Q複数の診療所を経営していますが、それぞれで申請できますか?
はい、原則として医療機関単位(施設単位)での申請となるため、複数の診療所を経営している場合はそれぞれの施設ごとに申請することが可能です。ただし、各施設でそれぞれ支払基金の補助金交付決定を受けている必要があります。一括申請が可能かどうかについては、事前に東京都の担当窓口に確認されることをお勧めします。
Q他の補助金・助成金と併用できますか?
本事業は社会保険診療報酬支払基金の電子処方箋導入補助と組み合わせて利用することが前提条件となっています。支払基金の補助を受けた上で、さらに東京都が独自に上乗せ補助を行う仕組みです。

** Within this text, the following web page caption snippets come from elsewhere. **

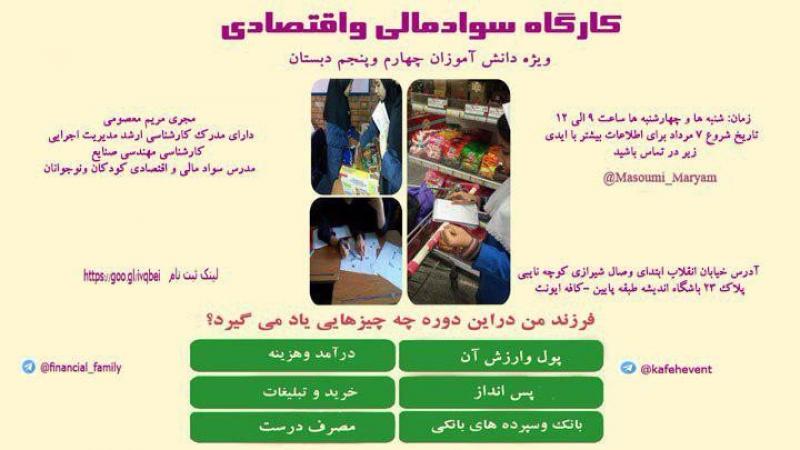 کارگاه سواد مالی و اقتصادی ویژه کودکان و نوجوانان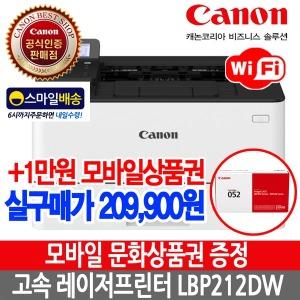 CHCY 캐논 LBP212DW 흑백 레이저프린터/LBP-212DW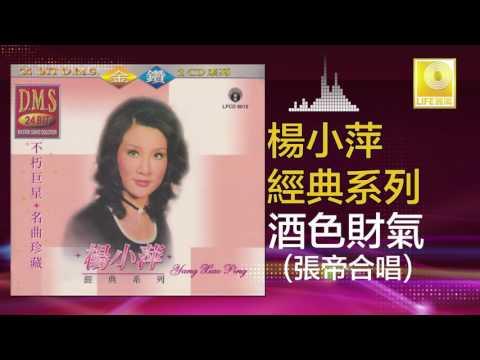 楊小萍 張帝 Yang Xiao Ping Zhang Di - 酒色財氣 Jiu Se Cai Qi (Original Music Audio)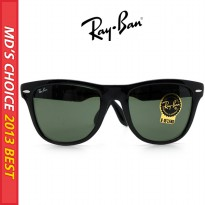 Ray Ban {} RB4105 601, RB4105 601-S, RB4105 601/32, RB4105 710, RB4105 601/58, bordering (RB4105)
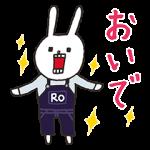 【限定無料スタンプ】ライトオン×ウサギのウー コラボスタンプ(2016年12月26日まで)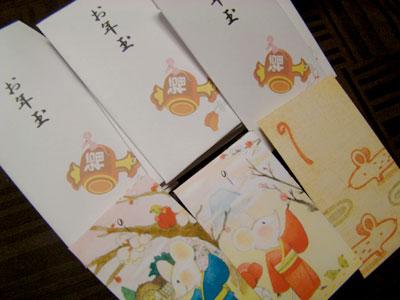 無料ダウンロードで作るお年玉ポチ袋 2008年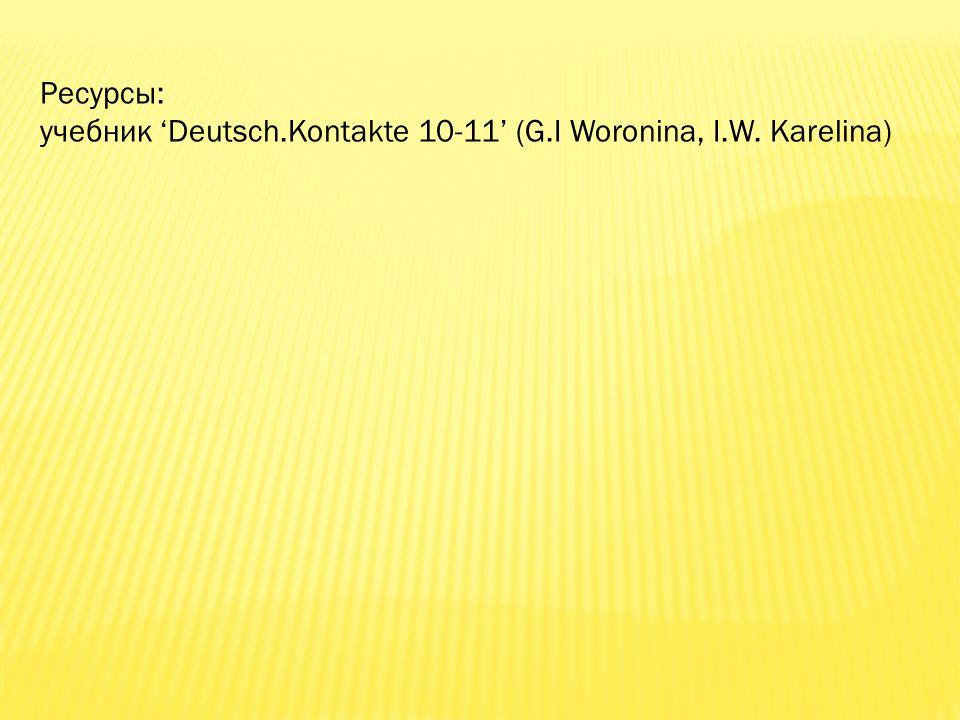 Ресурсы: учебник 'Deutsch.Kontakte 10-11' (G.I Woronina, I.W. Karelina)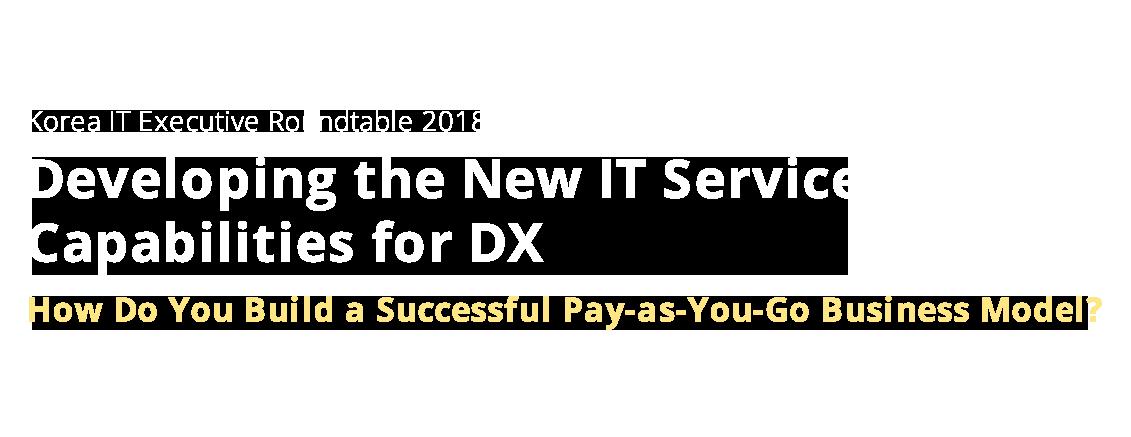 IDC-HPE IT Executive Roundtable 2018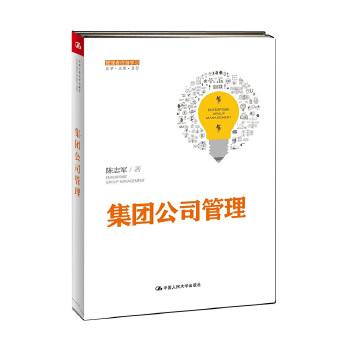 集团公司管理(管理者终身学习)(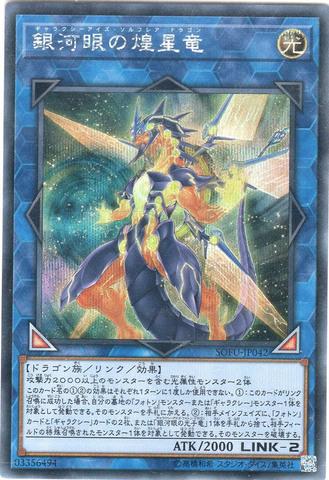 銀河眼の煌星竜 (Secret/SOFU-JP042)8_L/光2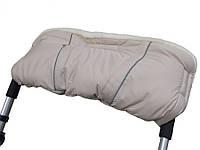 Муфта на овчине для коляски и санок, с липучками (Бежевый), Kinder Comfort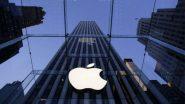 Apple कंपनी 23 सप्टेंबरला भारतात लॉन्च करणार  Online Store; युजर्सला होणार फायदा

ただし、同一経費に対する二重助成は認められないため、支払基金の補助対象外となる部分や、支払基金の補助では賄いきれない差額部分に対して本事業の補助金を充当する形が基本となります。 また、医療機関のIT化に関連する他の補助制度として、厚生労働省の「医療情報化支援基金」によるオンライン資格確認関連の補助や、各区市町村が独自に実施している医療機関向けIT導入補助なども確認する価値があります。特に東京都内の区市町村では、独自の上乗せ補助制度を設けている場合があるため、所在地の自治体窓口にも問い合わせてみましょう。 なお、IT導入補助金(経済産業省)は医療機関も対象となりますが、電子処方箋関連で支払基金・東京都の補助を受ける場合は、同一経費での併用はできません。補助対象経費を明確に切り分けた上で、例えば電子カルテの更新部分にはIT導入補助金を活用し、電子処方箋の導入部分には本事業を活用するといった使い分けが考えられます。
詳細説明
事業概要
「令和6年度医療機関における電子処方箋の活用・普及の促進事業」は、東京都が第四期医療費適正化計画に基づき実施する補助制度です。都内の医療機関(病院及び診療所)が電子処方箋システムを新たに導入する際、または電子処方箋の新機能を追加導入する際に、その費用の一部を助成します。
制度の背景と目的
政府は2023年1月より電子処方箋の運用を開始し、医療DXの重要な柱として全国的な普及を推進しています。しかし、導入にはシステム改修やネットワーク整備など一定のコストが必要であり、特に中小規模の医療機関では費用面がハードルとなっています。東京都は国の補助制度に独自の上乗せ補助を行うことで、都内医療機関の導入を加速させることを目指しています。
補助対象者
東京都内に所在する病院または診療所が対象です。歯科診療所も含まれます。社会保険診療報酬支払基金からの電子処方箋導入に係る補助金の交付決定を受けていることが申請の前提条件となります。
補助金額と補助率
| 施設区分 | 補助上限額 | 補助率 |
|---|---|---|
| 大規模病院(200床以上) | 1,003,000円 | 1/6 |
| 病院(200床未満) | 676,000円 | 1/6 |
| 診療所 | 135,000円 | 1/4 |
補助率は施設区分によって異なり、診療所は1/4と病院よりも高い補助率が適用されます。これは小規模医療機関の負担軽減を重視した制度設計です。
電子処方箋とは
電子処方箋は、医師・歯科医師が発行する処方箋を電子データとして管理・送信するシステムです。「電子処方箋管理サービス」を通じて、医療機関から薬局へ処方情報がオンラインで共有されます。主なメリットは以下の通りです。
- 重複投薬・併用禁忌チェック:複数の医療機関から処方される薬の相互作用を自動でチェックし、患者の安全性を向上
- 処方情報の一元管理:患者の処方履歴をリアルタイムで共有し、より適切な処方判断が可能に
- 業務効率化:紙の処方箋の印刷・保管が不要になり、薬局との連携もスムーズに
- 患者の利便性向上:マイナポータルで処方情報を確認でき、紙の処方箋を持ち歩く必要がなくなる
申請スケジュール
申請受付期間は令和6年10月9日から令和6年12月27日までです。予算の範囲内での交付となるため、期間内であっても予算上限に達した時点で受付が終了する可能性があります。早めの申請をお勧めします。
申請時の注意点
- 社会保険診療報酬支払基金の交付決定通知書の写しが必要です
- 見積書は補助対象経費と対象外経費を明確に区分して作成してください
- 電子処方箋の導入予定日・運用開始予定日を具体的に記載する必要があります
- 導入するシステムの仕様書・カタログ等の添付を求められる場合があります
導入のポイント
電子処方箋の導入を成功させるためには、以下の点に注意が必要です。まず、既存の電子カルテやレセプトコンピューターとの連携が可能なベンダーを選定することが重要です。次に、院内の運用フローの見直しと職員への研修を計画的に実施してください。特に、紙の処方箋から電子処方箋への移行期間中は、両方式を併用する運用が必要になるため、十分な準備期間を確保しましょう。